I read The Absolutely True Diary of a Part-Time Indian by Sherman Alexie in one afternoon. It's written from the perspective of a 14-year-old Spokane Indian boy, and whereas Junior does sound like a typical teen (fart jokes and all), he offers many true, thoughtful observations about his world. The story has a lot of standards in good coming-of-age novels (e.g., Jim the Boy, Run with the Horsemen).

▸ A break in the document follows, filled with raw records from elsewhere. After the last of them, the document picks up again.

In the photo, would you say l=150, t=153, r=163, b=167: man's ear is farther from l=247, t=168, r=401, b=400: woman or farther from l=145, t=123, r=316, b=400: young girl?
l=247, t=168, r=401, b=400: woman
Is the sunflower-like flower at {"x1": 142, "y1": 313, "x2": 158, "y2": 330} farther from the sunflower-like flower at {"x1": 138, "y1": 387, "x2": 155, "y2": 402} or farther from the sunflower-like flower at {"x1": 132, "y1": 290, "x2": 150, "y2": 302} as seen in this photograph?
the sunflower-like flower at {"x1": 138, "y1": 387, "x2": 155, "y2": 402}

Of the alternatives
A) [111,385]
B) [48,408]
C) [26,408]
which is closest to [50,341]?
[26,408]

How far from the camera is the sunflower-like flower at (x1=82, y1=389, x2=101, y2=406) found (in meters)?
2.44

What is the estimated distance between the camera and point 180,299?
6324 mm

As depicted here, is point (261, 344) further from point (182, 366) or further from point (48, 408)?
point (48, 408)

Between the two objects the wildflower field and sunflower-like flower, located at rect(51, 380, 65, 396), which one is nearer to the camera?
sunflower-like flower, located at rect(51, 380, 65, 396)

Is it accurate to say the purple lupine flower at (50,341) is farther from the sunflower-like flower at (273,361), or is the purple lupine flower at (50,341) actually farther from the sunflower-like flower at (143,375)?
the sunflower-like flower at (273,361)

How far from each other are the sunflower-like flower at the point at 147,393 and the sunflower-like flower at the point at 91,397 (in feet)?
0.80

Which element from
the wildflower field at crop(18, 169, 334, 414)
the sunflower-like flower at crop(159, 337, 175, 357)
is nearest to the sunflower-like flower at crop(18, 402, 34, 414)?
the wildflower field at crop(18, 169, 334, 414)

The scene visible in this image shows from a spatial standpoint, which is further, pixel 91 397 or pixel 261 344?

When Junior decides to transfer to the more-challenging "white" school in a local town, he is treated as a traitor on the reservation. Junior is awkward, poor, and lonely, but he finds unexpected kindness from others. He mourns the loss of his best friend and multiple deaths in the family as well as the more general self-destructive lifestyle of his tribe. Part of why the narrative works so well is that it's told by Junior in the first person, so he can confide all the touchy-feely emotions deemed unacceptable for adolescent males. The novel is filled with his funny, perceptive cartoons, such as a drawing of him and his former best friend in the third grade, jumping into a lake holding hands, with the caption: "Boys can hold hands until they turn nine."

Every crisis and triumph in Junior's life is an equal mixture of pain and joy. He reacts to so many miserable circumstances with crazed laughter, and it's hard to know whether you want to laugh or cry yourself. Alexie's novel is a keen combination of tragedy and hope, capturing perfectly the language of a teen-aged outsider.